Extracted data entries
------------------------------------------------------------------------

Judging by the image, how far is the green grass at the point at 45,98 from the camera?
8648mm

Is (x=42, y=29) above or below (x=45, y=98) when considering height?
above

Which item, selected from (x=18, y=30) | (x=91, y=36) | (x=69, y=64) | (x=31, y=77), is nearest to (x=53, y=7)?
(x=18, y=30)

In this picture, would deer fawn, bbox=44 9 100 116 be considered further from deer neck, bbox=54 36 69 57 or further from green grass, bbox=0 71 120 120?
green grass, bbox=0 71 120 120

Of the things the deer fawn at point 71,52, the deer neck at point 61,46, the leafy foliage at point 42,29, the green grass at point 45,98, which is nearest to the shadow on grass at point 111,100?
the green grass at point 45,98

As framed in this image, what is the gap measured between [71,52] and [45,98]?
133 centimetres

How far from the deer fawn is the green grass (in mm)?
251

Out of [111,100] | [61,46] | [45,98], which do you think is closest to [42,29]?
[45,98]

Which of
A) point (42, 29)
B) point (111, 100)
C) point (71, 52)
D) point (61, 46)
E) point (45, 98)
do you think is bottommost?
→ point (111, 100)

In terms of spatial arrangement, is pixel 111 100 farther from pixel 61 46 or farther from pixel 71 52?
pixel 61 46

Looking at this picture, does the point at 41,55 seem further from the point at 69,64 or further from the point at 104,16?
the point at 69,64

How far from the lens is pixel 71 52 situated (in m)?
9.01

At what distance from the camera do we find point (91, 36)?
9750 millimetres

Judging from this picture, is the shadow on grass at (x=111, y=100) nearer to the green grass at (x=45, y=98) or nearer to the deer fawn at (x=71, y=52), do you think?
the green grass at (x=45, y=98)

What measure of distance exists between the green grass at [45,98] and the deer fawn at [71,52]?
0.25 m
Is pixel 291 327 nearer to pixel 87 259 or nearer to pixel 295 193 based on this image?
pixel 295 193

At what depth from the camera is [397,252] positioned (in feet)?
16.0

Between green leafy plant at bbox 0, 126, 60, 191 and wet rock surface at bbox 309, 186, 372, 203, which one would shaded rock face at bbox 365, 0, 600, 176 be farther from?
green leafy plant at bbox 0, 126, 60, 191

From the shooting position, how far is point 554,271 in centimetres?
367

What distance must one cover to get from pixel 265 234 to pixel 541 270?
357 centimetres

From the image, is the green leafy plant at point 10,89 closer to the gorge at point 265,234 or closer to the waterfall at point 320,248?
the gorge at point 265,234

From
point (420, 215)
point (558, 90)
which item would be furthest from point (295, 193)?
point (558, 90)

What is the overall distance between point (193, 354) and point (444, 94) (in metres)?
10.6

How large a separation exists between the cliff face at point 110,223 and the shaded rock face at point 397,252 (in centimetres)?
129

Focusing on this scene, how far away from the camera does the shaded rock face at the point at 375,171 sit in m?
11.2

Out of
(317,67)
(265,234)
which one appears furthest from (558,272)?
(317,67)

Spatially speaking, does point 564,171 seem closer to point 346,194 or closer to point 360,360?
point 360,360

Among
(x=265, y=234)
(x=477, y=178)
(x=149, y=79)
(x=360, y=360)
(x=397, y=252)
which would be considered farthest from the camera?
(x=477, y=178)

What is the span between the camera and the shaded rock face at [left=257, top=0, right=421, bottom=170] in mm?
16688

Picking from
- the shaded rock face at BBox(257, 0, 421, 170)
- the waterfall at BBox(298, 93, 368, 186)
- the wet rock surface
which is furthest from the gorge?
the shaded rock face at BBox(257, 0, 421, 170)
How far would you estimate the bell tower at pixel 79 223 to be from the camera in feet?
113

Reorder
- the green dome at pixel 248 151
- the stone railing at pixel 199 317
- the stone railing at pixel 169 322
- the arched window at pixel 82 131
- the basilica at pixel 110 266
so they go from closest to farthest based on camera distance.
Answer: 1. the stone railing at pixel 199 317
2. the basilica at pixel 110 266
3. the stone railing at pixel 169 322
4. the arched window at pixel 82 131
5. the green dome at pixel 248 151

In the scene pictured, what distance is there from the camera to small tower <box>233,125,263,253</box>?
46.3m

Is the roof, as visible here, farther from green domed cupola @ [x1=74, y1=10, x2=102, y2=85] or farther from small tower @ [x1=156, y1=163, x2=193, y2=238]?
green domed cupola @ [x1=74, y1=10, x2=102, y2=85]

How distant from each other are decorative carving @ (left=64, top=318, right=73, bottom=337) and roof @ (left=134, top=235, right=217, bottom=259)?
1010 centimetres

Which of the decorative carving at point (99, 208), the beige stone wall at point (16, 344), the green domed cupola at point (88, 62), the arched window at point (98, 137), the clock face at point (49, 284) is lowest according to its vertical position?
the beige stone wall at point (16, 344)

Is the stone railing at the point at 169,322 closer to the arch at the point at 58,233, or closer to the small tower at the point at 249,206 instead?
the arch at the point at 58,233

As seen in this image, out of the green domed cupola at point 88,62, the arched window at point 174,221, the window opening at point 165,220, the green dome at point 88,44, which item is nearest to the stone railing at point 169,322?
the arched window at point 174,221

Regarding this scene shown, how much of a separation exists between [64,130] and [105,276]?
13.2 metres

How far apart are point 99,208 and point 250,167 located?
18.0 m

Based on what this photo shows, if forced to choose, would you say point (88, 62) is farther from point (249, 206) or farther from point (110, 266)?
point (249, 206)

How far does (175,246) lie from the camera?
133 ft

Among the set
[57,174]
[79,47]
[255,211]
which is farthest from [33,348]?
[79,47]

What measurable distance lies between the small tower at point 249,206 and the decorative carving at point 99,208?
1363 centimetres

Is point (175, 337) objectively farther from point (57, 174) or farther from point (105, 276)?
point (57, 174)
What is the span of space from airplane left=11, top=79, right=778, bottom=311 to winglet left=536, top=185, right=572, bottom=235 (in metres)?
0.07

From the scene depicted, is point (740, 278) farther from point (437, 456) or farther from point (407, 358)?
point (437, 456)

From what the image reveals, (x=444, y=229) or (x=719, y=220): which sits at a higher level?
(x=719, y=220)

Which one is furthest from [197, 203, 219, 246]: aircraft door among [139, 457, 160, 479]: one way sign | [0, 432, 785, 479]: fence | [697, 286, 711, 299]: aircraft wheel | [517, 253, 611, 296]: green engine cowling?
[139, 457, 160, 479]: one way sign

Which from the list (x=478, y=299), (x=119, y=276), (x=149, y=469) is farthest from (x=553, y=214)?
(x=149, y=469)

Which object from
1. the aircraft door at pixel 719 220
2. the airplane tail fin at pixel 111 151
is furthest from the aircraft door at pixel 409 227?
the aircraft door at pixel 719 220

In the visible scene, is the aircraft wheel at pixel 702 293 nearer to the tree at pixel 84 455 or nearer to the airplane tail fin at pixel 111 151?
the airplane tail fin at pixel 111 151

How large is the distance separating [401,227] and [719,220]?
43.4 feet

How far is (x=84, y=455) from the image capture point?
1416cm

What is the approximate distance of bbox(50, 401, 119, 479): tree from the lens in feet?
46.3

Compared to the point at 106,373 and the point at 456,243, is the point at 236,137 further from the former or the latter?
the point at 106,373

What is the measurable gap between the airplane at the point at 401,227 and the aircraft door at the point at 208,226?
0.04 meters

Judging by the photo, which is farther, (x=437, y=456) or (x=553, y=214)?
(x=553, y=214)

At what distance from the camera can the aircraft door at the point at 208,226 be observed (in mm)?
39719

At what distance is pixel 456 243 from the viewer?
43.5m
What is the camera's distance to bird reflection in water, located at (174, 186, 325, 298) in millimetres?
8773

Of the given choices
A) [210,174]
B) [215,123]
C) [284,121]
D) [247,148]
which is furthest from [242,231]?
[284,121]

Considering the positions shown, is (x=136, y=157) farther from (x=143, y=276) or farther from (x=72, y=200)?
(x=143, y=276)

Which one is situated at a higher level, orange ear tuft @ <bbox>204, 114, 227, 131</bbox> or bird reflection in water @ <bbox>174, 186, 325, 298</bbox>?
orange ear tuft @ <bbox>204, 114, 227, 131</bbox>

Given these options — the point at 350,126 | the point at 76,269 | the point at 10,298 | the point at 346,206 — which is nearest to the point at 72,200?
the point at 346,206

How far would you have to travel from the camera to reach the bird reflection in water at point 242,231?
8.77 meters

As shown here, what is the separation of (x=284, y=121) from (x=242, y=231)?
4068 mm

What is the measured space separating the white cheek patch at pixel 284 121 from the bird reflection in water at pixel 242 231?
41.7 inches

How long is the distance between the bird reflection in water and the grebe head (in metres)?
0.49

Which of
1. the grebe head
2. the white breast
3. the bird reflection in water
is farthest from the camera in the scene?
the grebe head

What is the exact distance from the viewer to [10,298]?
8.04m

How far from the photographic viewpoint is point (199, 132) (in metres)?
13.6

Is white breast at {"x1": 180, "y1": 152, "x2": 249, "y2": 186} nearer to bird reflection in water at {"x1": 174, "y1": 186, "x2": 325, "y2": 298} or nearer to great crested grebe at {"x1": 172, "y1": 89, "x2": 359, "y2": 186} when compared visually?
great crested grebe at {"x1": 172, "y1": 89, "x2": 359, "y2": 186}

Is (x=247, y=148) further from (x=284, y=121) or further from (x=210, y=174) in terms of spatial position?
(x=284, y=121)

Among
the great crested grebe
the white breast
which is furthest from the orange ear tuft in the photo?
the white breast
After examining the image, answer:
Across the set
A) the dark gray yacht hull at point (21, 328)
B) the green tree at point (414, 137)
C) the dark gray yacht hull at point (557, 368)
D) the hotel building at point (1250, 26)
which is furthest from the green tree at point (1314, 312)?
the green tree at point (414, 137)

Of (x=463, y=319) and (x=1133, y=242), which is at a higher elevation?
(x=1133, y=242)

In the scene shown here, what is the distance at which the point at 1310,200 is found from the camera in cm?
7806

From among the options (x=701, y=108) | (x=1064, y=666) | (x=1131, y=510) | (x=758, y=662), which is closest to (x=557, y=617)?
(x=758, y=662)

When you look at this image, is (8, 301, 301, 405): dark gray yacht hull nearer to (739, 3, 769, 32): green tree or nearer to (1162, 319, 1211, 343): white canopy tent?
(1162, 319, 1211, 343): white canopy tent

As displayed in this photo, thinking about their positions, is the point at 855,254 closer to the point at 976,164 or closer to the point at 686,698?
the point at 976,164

------------------------------------------------------------------------

Print the lines exactly as they appear, starting with the line that contains "What is the measured" and continuing through the final line.

What is the measured space separating the white cheek patch at pixel 284 121 from the bird reflection in water at pixel 242 231?
41.7 inches

How long is the distance between the bird reflection in water and the grebe head (in metres)?
0.49

Which of
1. the grebe head
2. the white breast
3. the bird reflection in water
is farthest from the camera in the scene?
the grebe head

What is the exact distance from the viewer to [10,298]?
8.04m

How far from the photographic viewpoint is point (199, 132) (in metres)?
13.6

Is white breast at {"x1": 180, "y1": 152, "x2": 249, "y2": 186} nearer to bird reflection in water at {"x1": 174, "y1": 186, "x2": 325, "y2": 298} or nearer to great crested grebe at {"x1": 172, "y1": 89, "x2": 359, "y2": 186} when compared visually?
great crested grebe at {"x1": 172, "y1": 89, "x2": 359, "y2": 186}

Is (x=247, y=148) further from (x=284, y=121) or further from (x=210, y=174) in terms of spatial position?
(x=284, y=121)

Among
the great crested grebe
the white breast
which is furthest from the orange ear tuft in the photo?
the white breast
After examining the image, answer:
Across the set
A) the dark gray yacht hull at point (21, 328)
B) the green tree at point (414, 137)
C) the dark gray yacht hull at point (557, 368)
D) the hotel building at point (1250, 26)
which is furthest from the green tree at point (1314, 312)?
the green tree at point (414, 137)

Of (x=463, y=319) and (x=1133, y=242), which is at a higher elevation?
(x=1133, y=242)

In the scene shown here, what is the distance at which the point at 1310,200 is found from the camera in cm?
7806

From among the options (x=701, y=108) | (x=1064, y=666) | (x=1131, y=510) | (x=758, y=662), which is closest to (x=557, y=617)?
(x=758, y=662)

When you look at this image, is (8, 301, 301, 405): dark gray yacht hull nearer to (739, 3, 769, 32): green tree or nearer to (1162, 319, 1211, 343): white canopy tent?
(1162, 319, 1211, 343): white canopy tent

As displayed in this photo, thinking about their positions, is the point at 855,254 closer to the point at 976,164 or closer to the point at 686,698?
the point at 976,164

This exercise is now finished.